C’è una coerenza mentale e compositiva profonda nell’opera di Salvatore Garau, artista completo, che in oltre cinquant’anni ha abbracciato l’arte visiva in ogni sua declinazione, e che oggi torna su uno dei concetti che da sempre, sin dal 1984 in occasione della sua prima mostra allo Studio Cannaviello di Milano con grandi tele nere su pareti nere, lo hanno affascinato e intorno al quale gravita molto della sua poetica: la narrazione sulla presenza e l’assenza, sul visibile e sull’indefinito.
Curata da Milo Goj con testo critico in catalogo di Lóránd Hegyi, organizzata da Art Relation e promossa da Roseto e Jarvés in occasione della Milano Design Week 2025, a sottolineare una volta di più il legame fra impresa, arte e tessuto cittadino, l’esposizione presenta quindici tele di grande formato e due video, uno dei quali inedito, che raccontano nell’unione fra il corpo della pittura e il non corpo dell’immateriale l’interesse che l’artista ha sempre avuto per la materia e, allo stesso tempo, per lo spirito.
Oggi, a oltre quarant’anni di distanza, quella stessa riflessione torna in una nuova forma poetica e plastica con la mostra “CORPO non CORPO” in programma fino all’11 maggio allo Spazio Roseto di corso Garibaldi 95 a Milano, dove la separazione fra ciò che è fisico e ciò che è mentale si dissolve, il concetto di realtà si espande e l’immateriale acquisisce una rilevanza pari a quella della materia stessa, spingendo tutti noi a riflettere su come percepiamo il mondo e sulle infinite possibilità che si celano dietro l’apparire.
Un esempio significativo di questo contrasto è il video Autoritratto del 2022, presentato per la prima volta in questa mostra.
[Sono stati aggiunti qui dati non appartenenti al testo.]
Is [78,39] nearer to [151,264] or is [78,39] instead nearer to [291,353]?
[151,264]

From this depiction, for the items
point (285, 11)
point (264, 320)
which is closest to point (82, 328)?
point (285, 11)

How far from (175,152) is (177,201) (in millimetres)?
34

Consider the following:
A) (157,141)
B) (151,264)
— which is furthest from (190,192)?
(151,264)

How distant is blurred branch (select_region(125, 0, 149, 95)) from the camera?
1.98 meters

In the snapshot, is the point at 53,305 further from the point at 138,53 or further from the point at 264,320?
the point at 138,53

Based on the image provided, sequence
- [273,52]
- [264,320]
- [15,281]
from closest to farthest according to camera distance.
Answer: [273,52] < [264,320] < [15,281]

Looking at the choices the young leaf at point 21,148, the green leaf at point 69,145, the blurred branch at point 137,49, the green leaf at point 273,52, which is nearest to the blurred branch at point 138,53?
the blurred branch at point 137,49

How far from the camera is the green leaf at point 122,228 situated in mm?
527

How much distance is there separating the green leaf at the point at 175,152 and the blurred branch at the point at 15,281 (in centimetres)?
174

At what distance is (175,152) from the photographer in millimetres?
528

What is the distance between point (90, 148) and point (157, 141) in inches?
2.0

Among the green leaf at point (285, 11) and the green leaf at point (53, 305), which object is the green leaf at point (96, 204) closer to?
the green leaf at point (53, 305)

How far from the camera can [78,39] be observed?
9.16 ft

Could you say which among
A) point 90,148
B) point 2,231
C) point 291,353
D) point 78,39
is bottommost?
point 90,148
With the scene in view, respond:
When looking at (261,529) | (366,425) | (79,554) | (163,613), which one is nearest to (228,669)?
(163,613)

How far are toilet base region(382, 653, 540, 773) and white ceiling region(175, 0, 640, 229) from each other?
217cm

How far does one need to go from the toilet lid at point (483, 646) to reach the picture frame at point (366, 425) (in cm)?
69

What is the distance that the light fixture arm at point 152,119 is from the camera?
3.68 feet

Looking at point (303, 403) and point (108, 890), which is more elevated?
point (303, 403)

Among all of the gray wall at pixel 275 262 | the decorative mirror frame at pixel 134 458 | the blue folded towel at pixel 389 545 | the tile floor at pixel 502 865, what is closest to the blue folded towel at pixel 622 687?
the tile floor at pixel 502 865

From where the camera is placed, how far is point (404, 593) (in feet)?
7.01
Un’opera immateriale che si rivela iperrealista, dove non è più l’artista a imitare il modello, ma è il modello a imitare l’artista. Un pensiero che, con estrema semplicità, coglie il senso profondo dell’esistenza.
Le quindici opere su tela e su teloni PVC riciclati provenienti dalle pubblicità dismesse, dominate soprattutto dal verde e dal viola sacrale, rappresentano invece la parte tangibile della mostra, ma molte di esse hanno nel titolo un invito a riprendere possesso della nostra immaginazione, senza la quale, sempre più, l’uomo si allinea al pensiero comune perdendo la propria indipendenza e umanità.